Eine solche Negativerinnerung kann hemmen. "Wir haben gar nicht viel darüber gesprochen", wiegelt Mischa Zverev ab. "Ihm geht es körperlich und emotional gut. Sascha hat zwar einiges durchgemacht, ist aber schon sei einiger Zeit gesund."
Allenfalls dann, "wenn er wieder auf dem Court Philippe-Chatrier in der selben Ecke dieselbe Vorhand spielt, wird er vielleicht kurz daran denken", glaubt der ältere Bruder. Die Verletzung von damals, die Folgen, die Schwierigkeiten - alles abgehakt, versichert Mischa Zverev. "An den Fuß denkt er nicht."

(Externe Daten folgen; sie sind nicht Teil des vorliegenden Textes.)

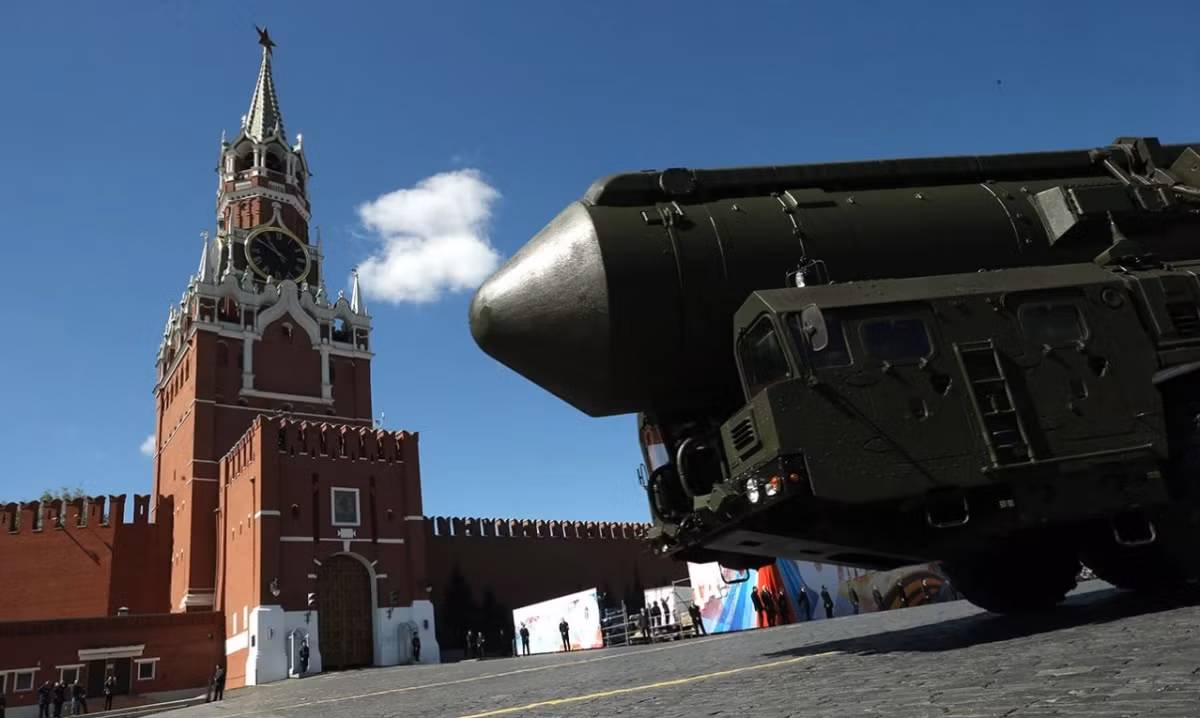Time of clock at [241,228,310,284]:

Alexander Zverev selbst erklärte im Eurosport-Interview, dass er sich vielmehr "freue, wieder auf diesen Platz zu gehen, wo alles passiert ist, wo der zweite Teil meiner Karriere begann". Und den will der Hamburger noch erfolgreicher gestalteten als den ersten, auch wenn er beim Auftaktmatch in diesem Jahr erst einmal auf dem Court Simonne-Mathieu antritt.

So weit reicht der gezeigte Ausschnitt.